The matrix has full rank when all variables are assigned the same value $x\in (0,1)$. Under this assignment the matrix becomes

$$ \left[\begin{array}{cccc} 0&r&\cdots&r\\ r&0&\cdots&r\\ \vdots&\vdots&\ddots&\vdots\\ r&r&\cdots&0 \end{array} \right] = r(J-I) $$ where $r = \binom{n-2}{k-1}x^{n-k-1}\left(1-x\right)^{k-1}$, $I$ is the $n\times n$ identity matrix, and $J$ is the $n\times n$ matrix of all $1$'s.

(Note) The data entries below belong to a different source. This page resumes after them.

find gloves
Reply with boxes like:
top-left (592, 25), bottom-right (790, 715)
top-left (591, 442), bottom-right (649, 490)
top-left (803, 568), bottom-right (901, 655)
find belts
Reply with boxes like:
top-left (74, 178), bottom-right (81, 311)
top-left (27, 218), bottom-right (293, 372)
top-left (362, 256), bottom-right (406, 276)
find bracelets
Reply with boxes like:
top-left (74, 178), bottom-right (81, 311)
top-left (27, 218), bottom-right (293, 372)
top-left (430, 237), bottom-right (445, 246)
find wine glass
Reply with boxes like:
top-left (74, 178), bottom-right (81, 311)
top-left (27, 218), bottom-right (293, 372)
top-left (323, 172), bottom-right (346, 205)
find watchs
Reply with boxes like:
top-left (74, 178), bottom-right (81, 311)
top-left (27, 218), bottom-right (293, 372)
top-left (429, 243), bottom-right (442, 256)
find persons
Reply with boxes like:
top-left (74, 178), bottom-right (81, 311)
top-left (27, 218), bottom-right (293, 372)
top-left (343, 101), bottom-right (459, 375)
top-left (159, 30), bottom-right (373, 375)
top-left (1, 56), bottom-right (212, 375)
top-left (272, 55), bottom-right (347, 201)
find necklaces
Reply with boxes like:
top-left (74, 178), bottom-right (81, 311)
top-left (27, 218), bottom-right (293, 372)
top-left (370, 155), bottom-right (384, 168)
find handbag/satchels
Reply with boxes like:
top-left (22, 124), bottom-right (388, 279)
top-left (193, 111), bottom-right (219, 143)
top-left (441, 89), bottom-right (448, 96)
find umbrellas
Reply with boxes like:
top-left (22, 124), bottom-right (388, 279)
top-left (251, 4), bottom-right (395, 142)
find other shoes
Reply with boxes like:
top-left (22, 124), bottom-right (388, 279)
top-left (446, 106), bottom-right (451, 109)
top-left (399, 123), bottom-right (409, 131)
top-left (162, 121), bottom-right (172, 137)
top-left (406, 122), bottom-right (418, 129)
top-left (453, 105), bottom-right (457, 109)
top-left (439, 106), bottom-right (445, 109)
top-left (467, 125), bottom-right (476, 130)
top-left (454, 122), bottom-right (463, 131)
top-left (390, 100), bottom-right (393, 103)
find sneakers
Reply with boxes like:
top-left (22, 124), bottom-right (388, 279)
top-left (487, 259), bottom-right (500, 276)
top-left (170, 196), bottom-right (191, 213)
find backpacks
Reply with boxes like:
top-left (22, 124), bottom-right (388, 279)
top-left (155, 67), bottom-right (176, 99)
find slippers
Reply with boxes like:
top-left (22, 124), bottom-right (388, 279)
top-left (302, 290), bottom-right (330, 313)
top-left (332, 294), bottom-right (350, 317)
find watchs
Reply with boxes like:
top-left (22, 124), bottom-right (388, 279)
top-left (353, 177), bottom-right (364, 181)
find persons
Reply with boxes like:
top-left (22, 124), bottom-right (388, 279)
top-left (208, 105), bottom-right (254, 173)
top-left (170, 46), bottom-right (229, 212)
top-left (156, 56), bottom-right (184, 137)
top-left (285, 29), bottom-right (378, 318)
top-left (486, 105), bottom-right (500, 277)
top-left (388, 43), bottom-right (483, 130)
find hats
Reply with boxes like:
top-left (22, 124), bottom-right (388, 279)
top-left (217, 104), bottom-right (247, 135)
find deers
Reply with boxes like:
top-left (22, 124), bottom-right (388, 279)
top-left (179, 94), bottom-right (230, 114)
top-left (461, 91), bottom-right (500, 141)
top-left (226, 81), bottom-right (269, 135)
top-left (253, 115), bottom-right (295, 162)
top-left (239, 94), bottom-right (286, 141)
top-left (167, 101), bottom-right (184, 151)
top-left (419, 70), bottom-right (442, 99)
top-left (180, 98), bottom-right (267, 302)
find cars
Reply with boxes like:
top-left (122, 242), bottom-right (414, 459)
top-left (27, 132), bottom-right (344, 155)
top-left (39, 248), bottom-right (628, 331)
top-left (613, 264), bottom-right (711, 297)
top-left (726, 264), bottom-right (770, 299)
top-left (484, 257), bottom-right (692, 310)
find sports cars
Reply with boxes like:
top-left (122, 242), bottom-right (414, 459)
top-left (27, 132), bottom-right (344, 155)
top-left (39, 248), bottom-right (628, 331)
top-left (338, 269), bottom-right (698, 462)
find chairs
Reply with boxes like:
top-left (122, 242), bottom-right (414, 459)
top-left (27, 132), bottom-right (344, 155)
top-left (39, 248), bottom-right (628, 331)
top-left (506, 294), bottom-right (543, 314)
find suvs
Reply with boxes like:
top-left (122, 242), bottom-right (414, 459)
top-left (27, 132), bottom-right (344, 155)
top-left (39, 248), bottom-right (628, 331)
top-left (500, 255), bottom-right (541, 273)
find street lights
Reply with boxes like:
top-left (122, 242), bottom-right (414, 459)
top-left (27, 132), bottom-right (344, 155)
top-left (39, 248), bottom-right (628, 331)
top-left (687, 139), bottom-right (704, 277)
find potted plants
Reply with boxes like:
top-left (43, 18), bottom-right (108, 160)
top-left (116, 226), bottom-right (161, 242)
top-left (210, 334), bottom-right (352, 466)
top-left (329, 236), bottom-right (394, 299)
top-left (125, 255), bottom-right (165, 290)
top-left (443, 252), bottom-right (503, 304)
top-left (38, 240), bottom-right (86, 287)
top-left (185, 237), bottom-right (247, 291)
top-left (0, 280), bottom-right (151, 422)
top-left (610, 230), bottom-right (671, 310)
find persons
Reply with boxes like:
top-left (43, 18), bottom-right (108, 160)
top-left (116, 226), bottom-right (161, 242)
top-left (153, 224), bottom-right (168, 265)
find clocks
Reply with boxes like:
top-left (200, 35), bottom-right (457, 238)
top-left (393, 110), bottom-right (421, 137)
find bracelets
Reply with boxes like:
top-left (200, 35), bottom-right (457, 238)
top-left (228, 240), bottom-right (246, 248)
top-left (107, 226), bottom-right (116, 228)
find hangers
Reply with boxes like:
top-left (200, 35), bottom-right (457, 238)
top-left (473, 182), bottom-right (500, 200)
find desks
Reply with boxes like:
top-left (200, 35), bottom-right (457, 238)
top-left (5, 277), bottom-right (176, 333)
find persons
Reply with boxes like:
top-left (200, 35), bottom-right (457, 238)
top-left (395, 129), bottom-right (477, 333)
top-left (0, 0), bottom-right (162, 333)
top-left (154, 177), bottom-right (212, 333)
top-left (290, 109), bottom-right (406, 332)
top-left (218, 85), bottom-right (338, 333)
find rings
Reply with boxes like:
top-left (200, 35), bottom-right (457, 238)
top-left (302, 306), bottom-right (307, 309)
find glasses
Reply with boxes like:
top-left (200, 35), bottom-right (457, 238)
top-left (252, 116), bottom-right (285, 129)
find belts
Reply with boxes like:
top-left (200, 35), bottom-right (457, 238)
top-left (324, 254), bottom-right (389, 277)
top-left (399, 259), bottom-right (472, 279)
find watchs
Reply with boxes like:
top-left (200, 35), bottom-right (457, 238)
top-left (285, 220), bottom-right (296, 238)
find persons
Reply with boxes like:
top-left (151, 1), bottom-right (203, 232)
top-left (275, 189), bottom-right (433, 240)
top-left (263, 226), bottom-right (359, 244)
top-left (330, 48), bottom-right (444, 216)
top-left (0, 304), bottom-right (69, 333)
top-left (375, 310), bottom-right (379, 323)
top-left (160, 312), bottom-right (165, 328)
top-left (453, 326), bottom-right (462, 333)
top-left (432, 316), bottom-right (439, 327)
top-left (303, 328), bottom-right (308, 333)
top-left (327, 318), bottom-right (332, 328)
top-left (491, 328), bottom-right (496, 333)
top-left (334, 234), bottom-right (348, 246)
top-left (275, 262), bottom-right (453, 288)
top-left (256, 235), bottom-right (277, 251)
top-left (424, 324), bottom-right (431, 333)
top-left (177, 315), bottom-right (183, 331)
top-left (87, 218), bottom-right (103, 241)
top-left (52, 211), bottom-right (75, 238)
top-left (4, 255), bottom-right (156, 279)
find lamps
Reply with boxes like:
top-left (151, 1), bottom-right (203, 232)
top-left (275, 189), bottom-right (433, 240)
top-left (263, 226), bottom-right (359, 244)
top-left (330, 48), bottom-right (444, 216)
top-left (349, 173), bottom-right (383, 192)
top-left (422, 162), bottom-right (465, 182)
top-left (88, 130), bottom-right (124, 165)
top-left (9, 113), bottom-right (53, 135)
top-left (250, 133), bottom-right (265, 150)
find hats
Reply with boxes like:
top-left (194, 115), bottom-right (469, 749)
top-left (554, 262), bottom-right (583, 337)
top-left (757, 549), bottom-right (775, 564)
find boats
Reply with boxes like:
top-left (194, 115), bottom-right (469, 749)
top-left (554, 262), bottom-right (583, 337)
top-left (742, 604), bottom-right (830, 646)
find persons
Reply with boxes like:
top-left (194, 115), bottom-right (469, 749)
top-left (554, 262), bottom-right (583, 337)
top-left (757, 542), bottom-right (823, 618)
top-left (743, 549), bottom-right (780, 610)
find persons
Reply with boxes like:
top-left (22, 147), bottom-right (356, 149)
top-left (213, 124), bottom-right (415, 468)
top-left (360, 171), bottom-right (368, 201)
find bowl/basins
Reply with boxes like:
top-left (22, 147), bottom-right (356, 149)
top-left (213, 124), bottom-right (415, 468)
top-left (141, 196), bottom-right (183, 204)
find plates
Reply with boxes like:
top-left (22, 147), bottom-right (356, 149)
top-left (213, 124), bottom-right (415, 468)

The matrix $J$ has rank 1 and trace $n$, so its e-values are $0$ (multiplicity $n-1$) and $n$ (multiplicity $1$). Therefore the e-values of $J-I$ are $-1$ (multiplicity $n-1$) and $n-1$ (multiplicity $1$). Hence the determinant of $J-I$ is $(-1)^{n-1}(n-1)$. Hence the determinant of your matrix, after every variable has been assigned the value $x$, is $(-1)^{n-1}(n-1)\left[\binom{n-2}{k-1}x^{n-k-1}\left(1-x\right)^{k-1}\right]^n$, which is not zero when $x\in (0,1)$.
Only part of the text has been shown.